What the task asks:
Copy the items below word for word, from the line containing "What is the distance measured" through the line containing "5. pixel 183 738", including both of those lines. Leave the pictures out of your copy.

Scene question records
★ ★ ★

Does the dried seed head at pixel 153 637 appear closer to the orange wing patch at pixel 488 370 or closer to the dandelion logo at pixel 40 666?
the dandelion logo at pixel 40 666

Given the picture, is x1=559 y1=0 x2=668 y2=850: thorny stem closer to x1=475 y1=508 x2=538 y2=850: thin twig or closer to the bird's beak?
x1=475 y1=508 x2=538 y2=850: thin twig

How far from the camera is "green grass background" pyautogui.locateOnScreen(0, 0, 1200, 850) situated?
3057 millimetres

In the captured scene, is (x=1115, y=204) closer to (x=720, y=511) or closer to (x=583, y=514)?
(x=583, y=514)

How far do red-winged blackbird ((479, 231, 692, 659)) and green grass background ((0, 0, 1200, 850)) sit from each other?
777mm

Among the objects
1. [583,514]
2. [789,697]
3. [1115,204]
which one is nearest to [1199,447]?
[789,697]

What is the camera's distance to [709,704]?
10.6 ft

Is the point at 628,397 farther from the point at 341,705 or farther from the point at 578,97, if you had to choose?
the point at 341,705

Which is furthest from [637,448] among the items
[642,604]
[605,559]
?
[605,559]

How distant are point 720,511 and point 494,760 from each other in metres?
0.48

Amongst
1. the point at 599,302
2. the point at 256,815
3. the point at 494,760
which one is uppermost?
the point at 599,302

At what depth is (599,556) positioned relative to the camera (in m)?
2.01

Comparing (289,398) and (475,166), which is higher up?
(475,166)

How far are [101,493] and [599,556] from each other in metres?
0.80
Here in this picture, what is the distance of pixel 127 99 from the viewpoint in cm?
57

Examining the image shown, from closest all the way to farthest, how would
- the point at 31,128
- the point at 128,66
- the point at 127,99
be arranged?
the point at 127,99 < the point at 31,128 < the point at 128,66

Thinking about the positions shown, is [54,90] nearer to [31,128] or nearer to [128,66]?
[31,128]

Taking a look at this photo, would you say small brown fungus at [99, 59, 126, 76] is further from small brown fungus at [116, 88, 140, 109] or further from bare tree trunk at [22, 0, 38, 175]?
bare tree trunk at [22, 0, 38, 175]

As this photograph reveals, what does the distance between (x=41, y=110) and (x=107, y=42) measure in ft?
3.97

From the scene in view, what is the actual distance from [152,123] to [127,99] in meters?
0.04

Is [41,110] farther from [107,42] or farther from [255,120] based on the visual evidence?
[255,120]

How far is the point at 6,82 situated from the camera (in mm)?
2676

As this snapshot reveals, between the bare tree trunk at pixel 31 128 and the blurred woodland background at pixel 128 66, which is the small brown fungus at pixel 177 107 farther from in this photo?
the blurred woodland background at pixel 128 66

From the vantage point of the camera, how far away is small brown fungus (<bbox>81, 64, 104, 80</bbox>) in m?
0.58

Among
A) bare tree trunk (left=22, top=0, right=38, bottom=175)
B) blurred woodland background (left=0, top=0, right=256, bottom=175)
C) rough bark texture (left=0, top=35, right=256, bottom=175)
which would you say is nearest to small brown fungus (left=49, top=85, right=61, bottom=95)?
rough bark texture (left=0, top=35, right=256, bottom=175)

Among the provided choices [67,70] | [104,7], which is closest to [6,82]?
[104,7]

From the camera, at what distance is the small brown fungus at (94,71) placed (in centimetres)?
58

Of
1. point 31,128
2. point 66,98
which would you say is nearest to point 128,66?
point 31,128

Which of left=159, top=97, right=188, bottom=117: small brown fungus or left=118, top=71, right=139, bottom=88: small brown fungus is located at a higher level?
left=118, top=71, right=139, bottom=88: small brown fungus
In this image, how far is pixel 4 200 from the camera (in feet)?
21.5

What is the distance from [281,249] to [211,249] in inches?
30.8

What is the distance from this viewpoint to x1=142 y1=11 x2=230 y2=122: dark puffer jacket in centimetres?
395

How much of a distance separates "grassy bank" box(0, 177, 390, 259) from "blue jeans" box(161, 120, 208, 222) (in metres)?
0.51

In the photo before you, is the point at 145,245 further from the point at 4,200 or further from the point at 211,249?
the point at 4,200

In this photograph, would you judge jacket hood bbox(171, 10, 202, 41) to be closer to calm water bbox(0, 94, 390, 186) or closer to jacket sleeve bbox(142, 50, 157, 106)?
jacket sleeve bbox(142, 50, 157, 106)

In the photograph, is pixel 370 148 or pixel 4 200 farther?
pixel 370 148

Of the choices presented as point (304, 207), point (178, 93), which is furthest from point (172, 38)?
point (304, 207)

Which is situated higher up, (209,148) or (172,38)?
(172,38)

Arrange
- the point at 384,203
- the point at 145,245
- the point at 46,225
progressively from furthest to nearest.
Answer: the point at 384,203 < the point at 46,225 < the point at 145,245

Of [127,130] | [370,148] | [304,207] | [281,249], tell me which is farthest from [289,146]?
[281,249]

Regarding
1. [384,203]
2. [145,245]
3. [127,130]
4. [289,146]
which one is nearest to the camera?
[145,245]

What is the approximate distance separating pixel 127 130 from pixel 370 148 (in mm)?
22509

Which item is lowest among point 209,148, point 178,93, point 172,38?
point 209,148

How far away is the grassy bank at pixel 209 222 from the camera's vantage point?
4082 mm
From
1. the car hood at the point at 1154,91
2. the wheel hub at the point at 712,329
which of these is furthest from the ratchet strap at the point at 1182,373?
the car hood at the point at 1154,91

★ ★ ★

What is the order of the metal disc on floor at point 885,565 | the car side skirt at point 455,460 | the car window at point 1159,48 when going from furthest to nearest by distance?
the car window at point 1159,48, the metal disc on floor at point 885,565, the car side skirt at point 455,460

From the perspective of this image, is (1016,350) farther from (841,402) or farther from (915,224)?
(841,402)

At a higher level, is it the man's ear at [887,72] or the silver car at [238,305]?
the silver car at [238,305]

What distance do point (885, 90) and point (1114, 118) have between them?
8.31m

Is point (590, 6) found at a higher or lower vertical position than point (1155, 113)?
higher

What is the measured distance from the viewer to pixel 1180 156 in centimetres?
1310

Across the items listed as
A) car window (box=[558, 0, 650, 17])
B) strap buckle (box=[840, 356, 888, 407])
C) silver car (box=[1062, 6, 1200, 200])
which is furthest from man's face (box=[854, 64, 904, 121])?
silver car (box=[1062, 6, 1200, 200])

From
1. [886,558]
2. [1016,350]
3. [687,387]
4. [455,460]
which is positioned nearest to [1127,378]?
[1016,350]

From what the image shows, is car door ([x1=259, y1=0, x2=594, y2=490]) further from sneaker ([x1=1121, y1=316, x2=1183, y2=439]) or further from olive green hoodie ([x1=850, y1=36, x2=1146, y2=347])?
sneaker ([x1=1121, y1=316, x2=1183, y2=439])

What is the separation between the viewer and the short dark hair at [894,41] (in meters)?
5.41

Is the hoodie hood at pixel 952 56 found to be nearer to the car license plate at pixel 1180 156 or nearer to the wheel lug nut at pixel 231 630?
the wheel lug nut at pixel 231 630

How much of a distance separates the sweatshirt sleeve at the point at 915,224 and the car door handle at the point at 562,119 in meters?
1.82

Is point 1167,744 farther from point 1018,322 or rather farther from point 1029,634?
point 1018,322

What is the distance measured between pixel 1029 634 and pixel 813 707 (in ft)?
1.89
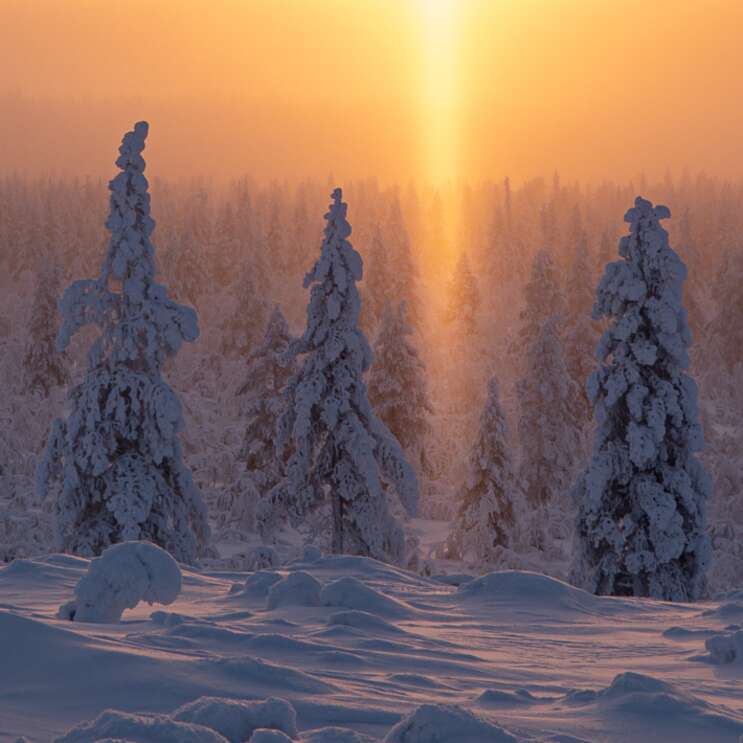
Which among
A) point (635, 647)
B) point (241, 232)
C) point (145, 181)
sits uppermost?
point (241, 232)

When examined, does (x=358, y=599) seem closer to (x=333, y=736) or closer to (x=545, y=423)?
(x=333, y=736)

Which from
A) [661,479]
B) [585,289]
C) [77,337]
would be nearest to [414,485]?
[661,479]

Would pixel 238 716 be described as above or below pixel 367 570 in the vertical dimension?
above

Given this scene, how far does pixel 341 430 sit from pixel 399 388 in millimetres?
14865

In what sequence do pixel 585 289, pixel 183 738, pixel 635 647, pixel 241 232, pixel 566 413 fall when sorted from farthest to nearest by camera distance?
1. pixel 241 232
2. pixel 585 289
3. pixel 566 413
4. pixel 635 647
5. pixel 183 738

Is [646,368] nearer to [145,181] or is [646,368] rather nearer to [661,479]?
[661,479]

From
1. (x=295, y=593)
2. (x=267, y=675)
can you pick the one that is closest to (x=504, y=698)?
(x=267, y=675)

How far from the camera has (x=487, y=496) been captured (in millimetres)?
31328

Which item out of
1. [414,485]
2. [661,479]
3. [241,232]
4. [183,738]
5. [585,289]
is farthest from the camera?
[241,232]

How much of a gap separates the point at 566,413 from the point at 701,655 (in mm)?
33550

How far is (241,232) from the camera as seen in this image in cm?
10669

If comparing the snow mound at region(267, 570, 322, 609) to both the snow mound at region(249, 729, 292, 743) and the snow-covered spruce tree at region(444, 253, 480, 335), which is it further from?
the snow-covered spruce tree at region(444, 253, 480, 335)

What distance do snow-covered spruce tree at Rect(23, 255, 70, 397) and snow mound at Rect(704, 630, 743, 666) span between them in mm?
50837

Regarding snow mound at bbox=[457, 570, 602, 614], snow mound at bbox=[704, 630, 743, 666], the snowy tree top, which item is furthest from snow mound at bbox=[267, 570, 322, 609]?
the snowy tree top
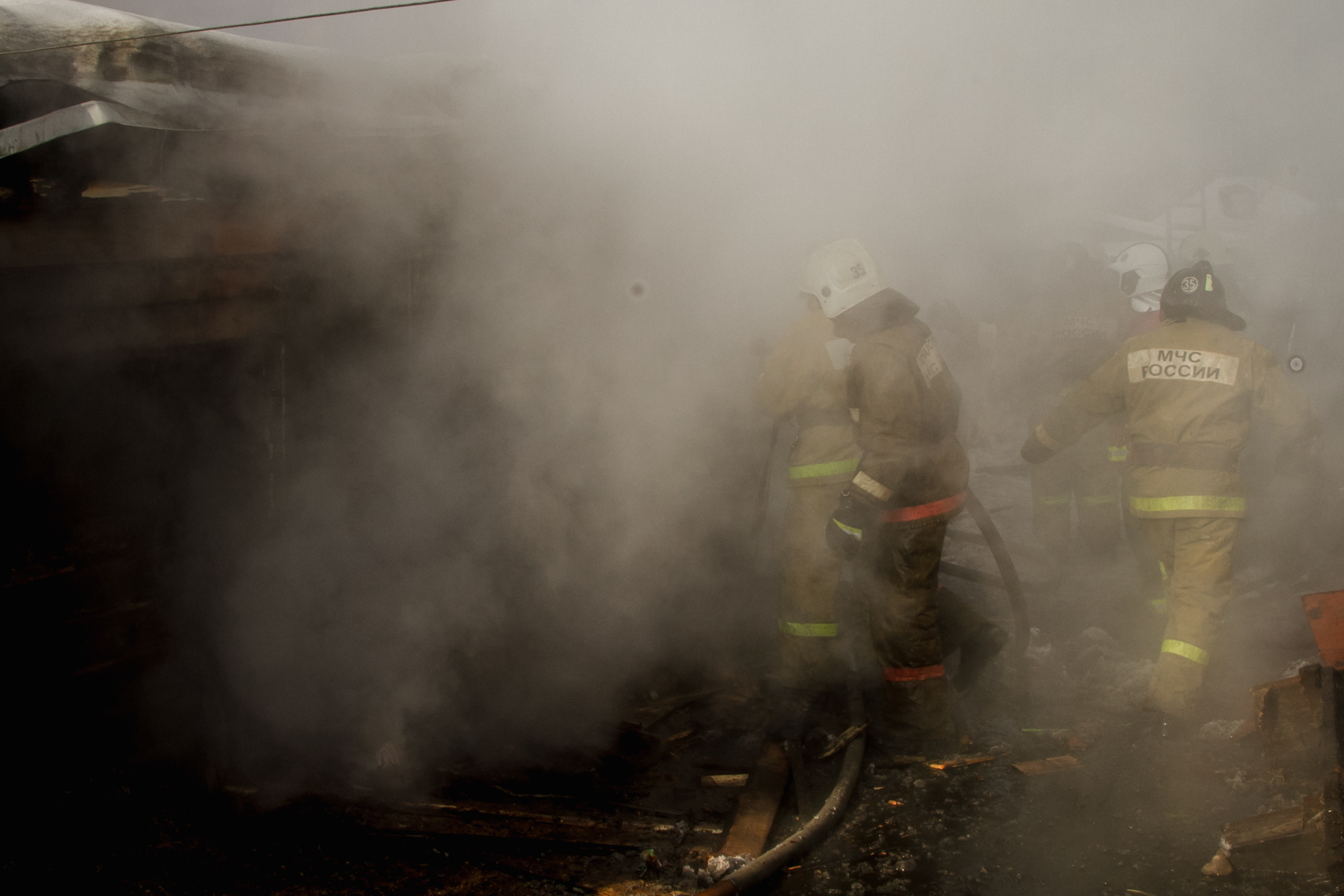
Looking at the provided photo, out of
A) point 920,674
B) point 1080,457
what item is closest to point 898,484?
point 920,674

★ ★ ★

The reply:
What is the distance measured between pixel 1029 634 and pixel 813 707 (in ft)?
1.89
Which among
A) point (635, 647)
B) point (241, 232)
C) point (145, 181)
sits uppermost?
point (241, 232)

When examined, does (x=358, y=599) seem closer to (x=333, y=736) or closer to (x=545, y=423)?
(x=333, y=736)

Which from
A) [661,479]
B) [585,289]
C) [77,337]
would be nearest to [414,485]?
[661,479]

Would pixel 238 716 be described as above or below pixel 367 570 in the vertical dimension?
above

Given this scene, how far does pixel 341 430 sit from pixel 399 388 in millimetres?
14865

In what sequence do pixel 585 289, pixel 183 738, pixel 635 647, pixel 241 232, pixel 566 413 fall when sorted from farthest to nearest by camera distance?
1. pixel 241 232
2. pixel 585 289
3. pixel 566 413
4. pixel 635 647
5. pixel 183 738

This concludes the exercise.